Huawei Cloud also focuses on three core AI technologies, namely large pre-trained Pangu models that can be used to accelerate AI development and operationalisation, Opt Verse AI Solver designed to deeply integrate AI with operations research, and knowledge computing that uses AI to extract, express, and compute knowledge. Four DevCloud pipelines, comprising MetaStudio for digital content production, ModelArts for AI development, CodeArts for software development, and DataArts for data governance, offer developers, data scientists, and AI scientists the means to share, collaborate and work efficiently as a team from any location, within the same platform.

Beyond the technological aspect, SMEs and start-ups will need deep partnerships that can enrich their offerings to go further.
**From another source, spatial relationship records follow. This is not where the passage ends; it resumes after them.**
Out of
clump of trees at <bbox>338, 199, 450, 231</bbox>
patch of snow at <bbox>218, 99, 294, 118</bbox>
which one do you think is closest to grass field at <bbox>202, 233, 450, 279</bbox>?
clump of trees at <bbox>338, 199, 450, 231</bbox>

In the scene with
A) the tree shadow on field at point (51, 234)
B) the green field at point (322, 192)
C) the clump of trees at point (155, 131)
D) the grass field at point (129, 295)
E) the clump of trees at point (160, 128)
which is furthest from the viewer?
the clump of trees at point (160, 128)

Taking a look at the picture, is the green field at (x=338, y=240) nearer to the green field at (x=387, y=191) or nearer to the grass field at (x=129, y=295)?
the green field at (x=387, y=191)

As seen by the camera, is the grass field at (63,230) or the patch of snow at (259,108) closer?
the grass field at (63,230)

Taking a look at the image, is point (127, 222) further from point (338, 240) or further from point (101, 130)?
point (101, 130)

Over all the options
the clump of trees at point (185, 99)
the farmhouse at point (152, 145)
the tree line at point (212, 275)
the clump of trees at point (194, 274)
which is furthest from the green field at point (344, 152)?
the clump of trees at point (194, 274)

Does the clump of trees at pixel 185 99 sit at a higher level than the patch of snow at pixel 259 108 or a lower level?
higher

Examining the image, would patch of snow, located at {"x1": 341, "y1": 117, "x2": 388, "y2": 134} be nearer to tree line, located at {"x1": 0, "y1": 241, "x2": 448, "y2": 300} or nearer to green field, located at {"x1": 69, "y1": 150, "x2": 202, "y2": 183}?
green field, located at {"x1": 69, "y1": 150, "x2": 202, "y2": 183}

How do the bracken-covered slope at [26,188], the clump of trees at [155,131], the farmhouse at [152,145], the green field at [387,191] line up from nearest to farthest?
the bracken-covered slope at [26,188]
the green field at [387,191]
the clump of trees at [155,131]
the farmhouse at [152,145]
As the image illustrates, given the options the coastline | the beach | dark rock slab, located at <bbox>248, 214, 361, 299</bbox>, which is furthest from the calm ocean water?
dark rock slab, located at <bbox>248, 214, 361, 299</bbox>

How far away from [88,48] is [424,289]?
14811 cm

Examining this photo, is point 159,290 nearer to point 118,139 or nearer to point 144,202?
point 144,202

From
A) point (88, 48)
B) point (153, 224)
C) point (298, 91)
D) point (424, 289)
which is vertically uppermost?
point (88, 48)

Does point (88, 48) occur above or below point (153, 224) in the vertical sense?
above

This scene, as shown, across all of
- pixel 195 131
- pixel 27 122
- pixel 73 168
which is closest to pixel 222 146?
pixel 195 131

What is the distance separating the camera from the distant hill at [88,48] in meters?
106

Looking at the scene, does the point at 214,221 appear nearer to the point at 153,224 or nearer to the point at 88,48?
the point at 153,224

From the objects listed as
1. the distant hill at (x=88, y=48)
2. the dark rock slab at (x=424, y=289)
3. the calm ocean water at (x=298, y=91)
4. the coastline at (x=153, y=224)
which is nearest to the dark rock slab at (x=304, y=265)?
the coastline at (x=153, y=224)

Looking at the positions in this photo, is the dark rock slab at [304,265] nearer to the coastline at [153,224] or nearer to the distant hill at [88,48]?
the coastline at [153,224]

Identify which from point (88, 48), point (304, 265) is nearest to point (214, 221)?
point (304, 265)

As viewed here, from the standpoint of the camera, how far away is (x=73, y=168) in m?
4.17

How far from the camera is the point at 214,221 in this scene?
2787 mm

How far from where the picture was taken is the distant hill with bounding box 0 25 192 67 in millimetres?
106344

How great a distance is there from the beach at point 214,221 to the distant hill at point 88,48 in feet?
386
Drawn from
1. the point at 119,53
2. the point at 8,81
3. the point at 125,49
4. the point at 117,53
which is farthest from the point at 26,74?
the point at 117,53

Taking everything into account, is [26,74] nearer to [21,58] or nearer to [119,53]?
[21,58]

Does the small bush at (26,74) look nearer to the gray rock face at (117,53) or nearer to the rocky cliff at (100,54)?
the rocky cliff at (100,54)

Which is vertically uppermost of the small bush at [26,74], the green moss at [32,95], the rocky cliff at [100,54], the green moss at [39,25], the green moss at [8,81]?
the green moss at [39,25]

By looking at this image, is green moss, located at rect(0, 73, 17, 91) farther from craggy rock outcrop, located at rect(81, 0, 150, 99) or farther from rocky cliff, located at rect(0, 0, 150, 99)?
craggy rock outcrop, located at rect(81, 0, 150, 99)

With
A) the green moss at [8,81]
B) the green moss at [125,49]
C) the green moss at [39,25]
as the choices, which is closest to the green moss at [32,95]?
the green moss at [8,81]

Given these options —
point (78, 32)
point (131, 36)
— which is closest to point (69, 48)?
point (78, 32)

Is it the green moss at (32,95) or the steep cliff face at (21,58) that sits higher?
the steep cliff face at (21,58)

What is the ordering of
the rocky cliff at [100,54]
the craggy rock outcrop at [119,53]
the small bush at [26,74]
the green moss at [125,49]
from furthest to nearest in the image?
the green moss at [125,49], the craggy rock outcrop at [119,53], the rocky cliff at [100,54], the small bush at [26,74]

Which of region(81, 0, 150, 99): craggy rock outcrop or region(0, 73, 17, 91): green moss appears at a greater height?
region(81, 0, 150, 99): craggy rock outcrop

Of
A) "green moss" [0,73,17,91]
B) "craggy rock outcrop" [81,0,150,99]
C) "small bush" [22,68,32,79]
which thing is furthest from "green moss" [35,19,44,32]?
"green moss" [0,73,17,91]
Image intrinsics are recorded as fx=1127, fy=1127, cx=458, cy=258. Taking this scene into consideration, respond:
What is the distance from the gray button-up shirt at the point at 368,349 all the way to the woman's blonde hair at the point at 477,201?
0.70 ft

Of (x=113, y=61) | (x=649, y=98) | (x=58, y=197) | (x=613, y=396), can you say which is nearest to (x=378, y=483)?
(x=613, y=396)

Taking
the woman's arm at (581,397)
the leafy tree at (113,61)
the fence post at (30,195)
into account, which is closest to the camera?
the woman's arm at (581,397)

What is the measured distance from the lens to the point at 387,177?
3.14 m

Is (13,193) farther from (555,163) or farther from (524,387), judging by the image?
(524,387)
With Huawei Cloud, they can connect with partners they need to thrive, such as system integrators and hardware providers, from among the developers and service providers within the ecosystem.

In turn, developers can connect with clients through the ecosystem while using the platform’s Technology-as-a-Service resources to streamline development and submit their offerings through the KooGallery, the Huawei Cloud marketplace.

The Right Partner to Build the Right Cloud Foundation

Jacqueline Shi delivering keynote speech at MWC 2023

Huawei

Since its launch, the Huawei Cloud ecosystem has grown in capability and offerings, with more than 4 million developers and 41,000 partners making up a rich and diversified ecosystem, and over 10,000 offerings released in KooGallery.

Huawei Cloud’s ecosystem continues to welcome global partners to share in its vision of a rich, diverse, and prosperous ecosystem that can unleash digital value through leveraging “Everything-as-a-Service.” The ecosystem offers enterprises and organizations, regardless of size and resources, the chance to realise the true potential of digital technology and the cloud. Huawei Cloud’s global infrastructure, innovative edge, and deep expertise make it the ideal partner for those who want to go far.

MWC 2023 will run from February 27 to March 2 in Barcelona, Spain. Huawei Cloud will launch a series of innovative product solutions to support digital transformation and enhance the cloud journey for enterprises.